'Everyone
 is working off the assumption that bigger is better. But from our perspective the jury is still out. Nobody has a case study of an advertiser who has used these larger ad sizes
 successfully.'



Baffled by the buzz
over skyscraper ads

Latest Big Thing but no evidence they work better

By Jeremy Schlosberg

  Tall vertical web ads are all the rage these days.
   Media buyers say they like them. More and more web sites are offering them. The leading internet advertising trade association, the Internet Advertising Bureau, recently endorsed them.
    And there are more and more of these so-called skyscraper ads on view around the web.
   During the fourth quarter of 2000, the number of vertical ads online, in a variety of sizes, increased some 70 percent, according to Jupiter Media Metrix.
    But there's a problem.
     No one has any idea whether they’re any more effective than banner ads.
   At least one industry analyst is positively flummoxed at how web sites and agencies alike are embracing an ad type that is more expensive than standard banner advertising and yet completely unproven.
   "Everyone is working off the assumption that bigger is better," says Christopher Todd, a Jupiter Media Metrix analyst. "But from our perspective the jury is still out."
    Todd says proof of the skyscraper's unsupported popularity can be found in a study released this week by the IAB, which recently endorsed skyscrapers, and the American Association of Advertising Agencies.
   Surveying participants at the AAAA’s trade show earlier this month, the study reported that fully 93 percent of respondents believe the new ads are more effective.
   And yet, as Todd points out, the study also reveals that only 26 percent of them had used any of the new, larger ad units yet.
   How do these people know that the ads are more effective? Todd asks.
   "Nobody has a case study of an advertiser who has used these larger ad sizes successfully," he says.
  Additionally, 43 percent of the respondents in the survey said they believe the new ad units warrant higher CPMs.
    But Todd argues that this makes little sense, given the industry’s widespread inability to offer any solid metrics for measuring or evaluating anything beyond click-through rates, says Todd.
   "The problem is that there is no clear value proposition for what online advertising is supposed to accomplish," he says. "It varies from publisher to publisher and from agency to agency."
    Without that, however, online advertising remains, for many advertisers and web sites, a complete shot in the dark compared to advertising on other media.
  "If you buy a TV spot it’s going to create brand awareness in front of a mass audience," says Todd. "But with online advertising, there really is no value proposition. Any inherent value that can be attributed to branding is just not being tracked."
   What’s worse, says Todd, is that the first case studies that are likely to emerge regarding the larger ad sizes online will probably focus on the higher click-through rates the ads may generate—which Todd feels will be completely beside the point.
   "Initially, click rates and response rates are likely to jump.
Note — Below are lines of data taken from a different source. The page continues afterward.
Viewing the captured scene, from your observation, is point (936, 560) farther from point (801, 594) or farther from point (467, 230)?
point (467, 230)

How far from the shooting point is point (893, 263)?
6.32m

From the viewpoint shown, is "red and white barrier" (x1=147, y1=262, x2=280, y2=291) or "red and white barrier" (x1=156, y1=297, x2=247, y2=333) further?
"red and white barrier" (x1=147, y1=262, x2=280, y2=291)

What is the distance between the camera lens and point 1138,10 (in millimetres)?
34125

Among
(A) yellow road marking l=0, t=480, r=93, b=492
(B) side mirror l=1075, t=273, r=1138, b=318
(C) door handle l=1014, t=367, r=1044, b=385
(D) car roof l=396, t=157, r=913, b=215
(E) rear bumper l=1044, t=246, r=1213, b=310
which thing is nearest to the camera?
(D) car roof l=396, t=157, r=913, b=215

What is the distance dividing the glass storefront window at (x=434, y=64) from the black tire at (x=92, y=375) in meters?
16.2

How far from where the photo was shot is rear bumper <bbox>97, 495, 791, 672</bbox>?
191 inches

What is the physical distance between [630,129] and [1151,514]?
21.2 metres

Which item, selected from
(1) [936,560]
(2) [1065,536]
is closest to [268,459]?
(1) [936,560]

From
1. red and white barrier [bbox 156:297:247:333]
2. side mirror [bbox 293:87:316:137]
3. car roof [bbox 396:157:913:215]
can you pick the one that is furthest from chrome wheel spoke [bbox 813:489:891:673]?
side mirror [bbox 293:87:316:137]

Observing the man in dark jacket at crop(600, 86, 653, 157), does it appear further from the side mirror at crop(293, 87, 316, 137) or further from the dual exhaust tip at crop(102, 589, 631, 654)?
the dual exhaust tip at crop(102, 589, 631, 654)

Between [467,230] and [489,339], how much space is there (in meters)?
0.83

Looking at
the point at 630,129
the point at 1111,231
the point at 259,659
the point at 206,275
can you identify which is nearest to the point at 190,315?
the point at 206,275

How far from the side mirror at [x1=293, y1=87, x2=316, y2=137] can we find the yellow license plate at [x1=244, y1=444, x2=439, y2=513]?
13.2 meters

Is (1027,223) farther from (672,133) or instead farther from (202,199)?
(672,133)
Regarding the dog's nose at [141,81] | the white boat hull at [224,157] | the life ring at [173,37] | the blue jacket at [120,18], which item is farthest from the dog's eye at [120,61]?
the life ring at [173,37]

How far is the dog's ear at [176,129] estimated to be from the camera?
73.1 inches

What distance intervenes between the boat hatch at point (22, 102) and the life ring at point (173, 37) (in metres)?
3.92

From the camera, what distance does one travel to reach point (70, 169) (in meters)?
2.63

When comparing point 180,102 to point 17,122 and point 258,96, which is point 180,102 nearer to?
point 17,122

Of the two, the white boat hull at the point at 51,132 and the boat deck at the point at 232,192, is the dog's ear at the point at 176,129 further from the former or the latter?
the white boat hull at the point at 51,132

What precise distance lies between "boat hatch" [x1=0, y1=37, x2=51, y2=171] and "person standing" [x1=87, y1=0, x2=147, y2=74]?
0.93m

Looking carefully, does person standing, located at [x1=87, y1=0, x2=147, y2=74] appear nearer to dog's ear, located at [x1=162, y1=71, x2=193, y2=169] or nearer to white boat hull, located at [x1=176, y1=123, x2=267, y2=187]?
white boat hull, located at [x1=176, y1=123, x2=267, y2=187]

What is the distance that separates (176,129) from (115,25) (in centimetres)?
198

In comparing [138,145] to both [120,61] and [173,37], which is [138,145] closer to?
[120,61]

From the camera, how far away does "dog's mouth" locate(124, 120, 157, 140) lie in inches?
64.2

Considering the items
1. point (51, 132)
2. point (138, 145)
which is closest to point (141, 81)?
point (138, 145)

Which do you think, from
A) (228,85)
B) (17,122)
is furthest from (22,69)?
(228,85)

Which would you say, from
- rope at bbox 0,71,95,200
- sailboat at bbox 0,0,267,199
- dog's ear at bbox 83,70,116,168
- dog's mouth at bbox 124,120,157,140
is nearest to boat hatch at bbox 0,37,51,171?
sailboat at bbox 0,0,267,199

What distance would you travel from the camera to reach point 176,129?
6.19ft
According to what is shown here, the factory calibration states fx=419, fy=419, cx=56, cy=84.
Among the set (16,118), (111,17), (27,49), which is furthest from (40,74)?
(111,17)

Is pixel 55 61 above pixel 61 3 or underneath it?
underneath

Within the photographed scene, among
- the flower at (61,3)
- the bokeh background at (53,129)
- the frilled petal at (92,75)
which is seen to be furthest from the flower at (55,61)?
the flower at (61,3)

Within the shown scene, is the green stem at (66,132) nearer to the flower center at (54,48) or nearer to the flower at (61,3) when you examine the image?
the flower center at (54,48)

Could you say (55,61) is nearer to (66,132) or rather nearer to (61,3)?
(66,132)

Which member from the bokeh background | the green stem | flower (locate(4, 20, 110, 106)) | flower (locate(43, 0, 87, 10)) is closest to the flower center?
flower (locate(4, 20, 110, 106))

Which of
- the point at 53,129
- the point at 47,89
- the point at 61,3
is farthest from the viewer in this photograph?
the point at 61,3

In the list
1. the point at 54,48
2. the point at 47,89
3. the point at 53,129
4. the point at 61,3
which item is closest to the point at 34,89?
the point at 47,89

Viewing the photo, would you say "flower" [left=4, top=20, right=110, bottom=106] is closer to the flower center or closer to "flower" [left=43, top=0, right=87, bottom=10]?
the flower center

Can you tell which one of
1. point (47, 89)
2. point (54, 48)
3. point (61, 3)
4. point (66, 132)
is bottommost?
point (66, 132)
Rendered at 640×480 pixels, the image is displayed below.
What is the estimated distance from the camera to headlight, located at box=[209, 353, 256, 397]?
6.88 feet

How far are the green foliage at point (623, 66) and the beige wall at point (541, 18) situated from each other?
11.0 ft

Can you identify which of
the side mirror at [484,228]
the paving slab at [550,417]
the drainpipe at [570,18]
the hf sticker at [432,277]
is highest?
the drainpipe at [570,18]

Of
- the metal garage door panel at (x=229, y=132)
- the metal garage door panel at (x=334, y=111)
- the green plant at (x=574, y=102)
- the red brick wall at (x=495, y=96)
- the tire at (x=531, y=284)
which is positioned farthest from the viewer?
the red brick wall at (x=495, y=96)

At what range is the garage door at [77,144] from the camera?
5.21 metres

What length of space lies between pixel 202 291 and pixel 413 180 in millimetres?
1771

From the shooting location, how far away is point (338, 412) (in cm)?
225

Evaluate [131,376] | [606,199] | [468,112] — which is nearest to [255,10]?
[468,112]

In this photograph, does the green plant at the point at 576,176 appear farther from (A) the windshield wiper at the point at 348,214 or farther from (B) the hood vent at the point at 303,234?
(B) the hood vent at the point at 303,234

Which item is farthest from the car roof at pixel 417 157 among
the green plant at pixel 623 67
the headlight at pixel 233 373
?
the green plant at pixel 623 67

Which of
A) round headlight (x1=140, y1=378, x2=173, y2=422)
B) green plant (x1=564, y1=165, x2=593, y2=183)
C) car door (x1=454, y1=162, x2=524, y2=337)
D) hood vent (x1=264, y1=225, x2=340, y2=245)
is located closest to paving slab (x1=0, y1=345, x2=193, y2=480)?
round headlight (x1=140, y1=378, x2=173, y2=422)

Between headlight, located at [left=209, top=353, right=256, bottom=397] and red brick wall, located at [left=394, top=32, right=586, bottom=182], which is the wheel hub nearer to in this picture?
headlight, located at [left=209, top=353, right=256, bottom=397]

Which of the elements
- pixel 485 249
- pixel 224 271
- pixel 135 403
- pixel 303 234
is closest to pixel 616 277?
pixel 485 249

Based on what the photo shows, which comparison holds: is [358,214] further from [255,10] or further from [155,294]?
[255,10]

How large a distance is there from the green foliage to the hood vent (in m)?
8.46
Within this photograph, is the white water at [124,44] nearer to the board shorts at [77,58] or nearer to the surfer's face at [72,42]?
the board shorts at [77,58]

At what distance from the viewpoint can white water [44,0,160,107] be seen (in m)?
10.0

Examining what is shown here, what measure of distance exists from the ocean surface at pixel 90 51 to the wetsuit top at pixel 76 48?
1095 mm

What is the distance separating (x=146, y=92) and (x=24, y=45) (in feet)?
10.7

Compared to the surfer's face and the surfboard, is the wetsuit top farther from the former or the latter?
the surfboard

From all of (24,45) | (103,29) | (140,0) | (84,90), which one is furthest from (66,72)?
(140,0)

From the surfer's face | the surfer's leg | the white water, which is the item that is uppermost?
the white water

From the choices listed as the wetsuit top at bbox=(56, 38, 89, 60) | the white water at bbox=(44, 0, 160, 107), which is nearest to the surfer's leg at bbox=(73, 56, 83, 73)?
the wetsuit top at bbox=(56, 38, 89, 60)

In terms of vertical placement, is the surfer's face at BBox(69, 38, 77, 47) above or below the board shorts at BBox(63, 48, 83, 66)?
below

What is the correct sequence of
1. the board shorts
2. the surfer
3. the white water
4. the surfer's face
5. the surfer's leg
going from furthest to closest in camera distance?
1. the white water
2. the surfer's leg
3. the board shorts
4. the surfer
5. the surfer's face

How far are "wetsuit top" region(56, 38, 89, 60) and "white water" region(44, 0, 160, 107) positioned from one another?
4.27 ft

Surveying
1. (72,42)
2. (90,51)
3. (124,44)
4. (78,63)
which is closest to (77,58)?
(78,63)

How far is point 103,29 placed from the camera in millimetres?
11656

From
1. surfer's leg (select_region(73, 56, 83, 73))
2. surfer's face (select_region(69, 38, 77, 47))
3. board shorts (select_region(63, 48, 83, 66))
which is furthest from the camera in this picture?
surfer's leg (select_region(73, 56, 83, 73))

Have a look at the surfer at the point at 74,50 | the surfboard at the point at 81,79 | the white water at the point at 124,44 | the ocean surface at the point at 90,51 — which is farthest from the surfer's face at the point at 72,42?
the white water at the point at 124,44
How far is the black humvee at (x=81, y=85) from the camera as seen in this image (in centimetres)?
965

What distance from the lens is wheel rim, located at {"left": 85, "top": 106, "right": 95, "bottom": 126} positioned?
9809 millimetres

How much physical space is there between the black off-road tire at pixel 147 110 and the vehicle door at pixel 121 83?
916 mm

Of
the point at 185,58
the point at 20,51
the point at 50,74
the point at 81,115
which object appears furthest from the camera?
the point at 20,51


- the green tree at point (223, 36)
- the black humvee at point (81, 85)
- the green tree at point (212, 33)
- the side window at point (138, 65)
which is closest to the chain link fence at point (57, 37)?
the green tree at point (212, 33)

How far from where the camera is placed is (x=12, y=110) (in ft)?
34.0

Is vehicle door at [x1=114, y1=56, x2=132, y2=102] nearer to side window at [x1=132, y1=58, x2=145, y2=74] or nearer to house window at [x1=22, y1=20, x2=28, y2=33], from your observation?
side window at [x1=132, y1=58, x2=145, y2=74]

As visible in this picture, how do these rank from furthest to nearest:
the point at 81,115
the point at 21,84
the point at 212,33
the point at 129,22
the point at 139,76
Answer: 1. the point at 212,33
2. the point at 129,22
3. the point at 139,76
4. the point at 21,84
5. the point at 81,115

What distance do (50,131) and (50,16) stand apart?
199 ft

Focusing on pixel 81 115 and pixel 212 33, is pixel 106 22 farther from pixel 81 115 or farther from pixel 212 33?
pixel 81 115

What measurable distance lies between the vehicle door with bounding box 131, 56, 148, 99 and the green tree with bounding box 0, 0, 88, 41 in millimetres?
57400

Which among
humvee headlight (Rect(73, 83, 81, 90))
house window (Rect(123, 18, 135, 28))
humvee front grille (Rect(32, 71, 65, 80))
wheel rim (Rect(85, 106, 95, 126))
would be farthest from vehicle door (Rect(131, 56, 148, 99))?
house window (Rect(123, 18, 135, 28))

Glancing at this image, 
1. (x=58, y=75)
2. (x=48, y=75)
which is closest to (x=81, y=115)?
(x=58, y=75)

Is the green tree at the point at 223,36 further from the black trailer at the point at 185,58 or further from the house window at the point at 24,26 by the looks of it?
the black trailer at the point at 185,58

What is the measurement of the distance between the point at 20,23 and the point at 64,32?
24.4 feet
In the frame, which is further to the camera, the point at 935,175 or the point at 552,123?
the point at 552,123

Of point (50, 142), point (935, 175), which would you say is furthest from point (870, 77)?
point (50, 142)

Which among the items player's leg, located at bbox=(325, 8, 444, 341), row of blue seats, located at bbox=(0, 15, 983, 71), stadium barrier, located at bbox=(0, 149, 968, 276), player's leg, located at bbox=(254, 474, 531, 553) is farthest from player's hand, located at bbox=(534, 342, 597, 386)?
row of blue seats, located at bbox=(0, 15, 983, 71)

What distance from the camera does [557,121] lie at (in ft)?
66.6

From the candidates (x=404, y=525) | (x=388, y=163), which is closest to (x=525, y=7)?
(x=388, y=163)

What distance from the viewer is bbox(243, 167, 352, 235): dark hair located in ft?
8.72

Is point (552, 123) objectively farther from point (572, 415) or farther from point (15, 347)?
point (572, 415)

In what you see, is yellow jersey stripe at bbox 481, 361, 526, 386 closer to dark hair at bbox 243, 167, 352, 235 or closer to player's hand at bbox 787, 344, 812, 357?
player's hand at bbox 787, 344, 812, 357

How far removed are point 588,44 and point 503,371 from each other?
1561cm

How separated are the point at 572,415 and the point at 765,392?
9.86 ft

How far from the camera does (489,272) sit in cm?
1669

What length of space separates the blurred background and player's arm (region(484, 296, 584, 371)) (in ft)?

But over the course of time they’ll diminish and we’re back to where we started."
   Todd sees the industry as still punch-drunk on clicks, a measure that arose for little reason beyond the fact that clicking was possible.
   Certainly clicking on ads does not make design or context sense to users who, for example, are going onto a financial site to track their stocks or a food site to find a recipe or doing some other very focused web task.
  Todd believes web advertising will be far better served when few people talk about clicks anymore.
   "We’re going to have to unilaterally establish how online advertising is measured and what the value is. And we’re going to have to start focusing on brand impact and how it’s measured."
    Because neither skyscraper ads nor any of the other new larger ad sizes on the web have anything going for them yet but a wing and prayer, Todd figures their popularity is based far more on what they aren’t than what they are.
   What they aren’t are banner ads.
     "The new ads are larger, they’re more obtrusive, and they’re something fresh," he says. "Banner advertising for the most part has become very stale. There’s not a lot of excitement about them anymore. In the current ad market, publishers are struggling to sell any kind of inventory."